At the heart of the film is a luminous Sally Hawkins, an Oscar nominee for Blue Jasmine, who here plays Elisa, a mute night janitor at a secret government laboratory in Cold War era America. We learn that Elisa survived a vicious attack as a child which left her throat scarred and her voice forever gone. She now lives a life of careful routine – boiling es, shoe shopping, mopping floors and fervent masturbation (this is not a fairy tale for the whole family). Sidelined into silence, her days pass by in loneliness. That is until one dark night when her life is turned upside down by the arrival of 'the Asset', the films "monstrous" amphibious male lead, played beautifully by Del Toro's go-to creature collaborator Doug Jones (Hellboy, Pan's Labyrinth, Crimson Peak). This being a fairy tale, of course the true monster of the film is Michael Shannon, as the menacing Colonel Strickland, the Asset's captor and torturer.

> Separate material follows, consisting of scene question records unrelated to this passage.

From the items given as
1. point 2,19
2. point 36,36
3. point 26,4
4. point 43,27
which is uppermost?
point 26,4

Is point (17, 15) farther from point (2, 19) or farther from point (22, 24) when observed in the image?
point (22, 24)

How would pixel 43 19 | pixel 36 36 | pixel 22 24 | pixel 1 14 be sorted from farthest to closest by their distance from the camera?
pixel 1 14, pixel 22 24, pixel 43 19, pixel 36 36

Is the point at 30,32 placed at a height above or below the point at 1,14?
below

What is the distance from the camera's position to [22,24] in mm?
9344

Elisa's only allies are her neighbour, a loveable gay artist, with a passion for movie musicals (Richard Jenkins); her ever-protective co-worker (Octavia Spencer) who fills their nights with a constant stream of chatter and observation; and a sympathetic scientist with a dangerous secret (Michael Stuhlbarg). Set in a time rife with intolerance, the films only weakness is its lack of depth in exploring the social critiques of sexuality, gender and race surrounding these characters. Although wonderfully acted by all three, they serve mostly as tokens of "otherness" and to facilitate the Assets escape and our lover's inevitable union.
Hawkins and Jones are to be commended for their tenderly emotive, wordless performances which are both engaging and delightful. Almost entirely articulated through Hawkin's expressive eyes and considered choreography, a sort of pantomime; their rich performances are elevated by Paul D. Austerberry's gothic/steampunk production design and Alexandre Desplat's dreamy score. Del Toro's unique visual flourish is all over this, from its gorgeous sets, to its elegant colour palette, to the intricately rendered creature (He glows!).

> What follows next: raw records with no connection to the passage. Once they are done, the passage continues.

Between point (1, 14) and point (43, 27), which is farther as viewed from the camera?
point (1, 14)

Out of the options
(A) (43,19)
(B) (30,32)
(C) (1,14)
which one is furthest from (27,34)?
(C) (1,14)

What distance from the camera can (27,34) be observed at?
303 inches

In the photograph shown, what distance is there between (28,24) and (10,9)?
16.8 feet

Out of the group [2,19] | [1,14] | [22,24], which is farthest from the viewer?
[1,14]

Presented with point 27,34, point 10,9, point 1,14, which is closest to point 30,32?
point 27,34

Like most beloved fairy tales, this films various twists and turns go exactly where you expect them to go (perhaps only with more nudity and gore than expected), but none of that detracts from the strange and beautifully grown-up world Del Toro has lovingly crafted.

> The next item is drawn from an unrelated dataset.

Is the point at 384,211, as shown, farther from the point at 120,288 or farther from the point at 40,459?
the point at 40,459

It doesn’t quite have the political resonance of Pan’s Labyrinth, it’s more of a political allegory about love and fear - an ode to classic cinema and creature features, combining a tragic love affair with a wonderfully retro style that packs a surprisingly emotional punch. Anchored by Hawkins heart-breaking performance, I have no doubts this will be a serious contender come Oscar time, with Ms. Hawkins a Best Actress frontrunner.